The fire was extinguished by 9:30 a.m., and it was estimated that nearly 475 people were saved from the burning building.

== Victims ==
After a day of recovering dead, firefighters found 20 residents dead in bed from smoke inhalation. A woman died after attempting to climb to safety from her 11th floor room, but slipped while on a rope she made from bedsheets. In addition, assistant chief J.R. Romedy collapsed of a heart attack during initial rescue efforts and died at the scene.

=== Notable survivors ===
Survivors of the fire included 1964 Miss America Donna Axum, Manhattan Jaspers basketball coach Ken Norton, and Florida Gators basketball coach Norm Sloan.

== Aftermath ==
Immediately after the fire many local Jacksonville residents, churches and businesses took in displaced hotel guests, and provided food and clothes to those displaced.
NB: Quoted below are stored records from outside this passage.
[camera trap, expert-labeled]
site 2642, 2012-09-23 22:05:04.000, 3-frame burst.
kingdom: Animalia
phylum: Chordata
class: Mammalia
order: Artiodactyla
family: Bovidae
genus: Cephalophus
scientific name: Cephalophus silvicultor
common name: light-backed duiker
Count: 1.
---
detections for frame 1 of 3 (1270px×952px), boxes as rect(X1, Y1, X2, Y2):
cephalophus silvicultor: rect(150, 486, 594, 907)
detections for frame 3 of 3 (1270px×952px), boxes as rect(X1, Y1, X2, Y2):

Property damage to the Hotel Roosevelt was immense, and the hotel was closed in 1964, with most of the hotel's businesses and staff relocating to the equally upscale Hotel George Washington. After much renovation, the building was re-opened as a retirement home and the Jacksonville Regency House, which closed in 1989.

== Legal ==
The city and fire department were cleared of liability in nearly 40 lawsuits, which were seeking $10 million in damages related to the fire. The ruling by Circuit Judge Marion Gooding, left Hotel Roosevelt Inc and the fire insurer U.S. Fidelity and Guarantee Co. as the targets for damage claims in the fire, and not the city and the insurance company.

== Memorials ==
The former Hotel Roosevelt, located on Adams Street in downtown, is still standing. The building was placed in the National Register of Historic Places in February 1991. Memorials are still held to remember those who died in the fire; the most recent gathering occurred in December 2003, for the 40th anniversary of the blaze. The building was renovated in recent years and is now known as The Carling, an upscale apartment residence.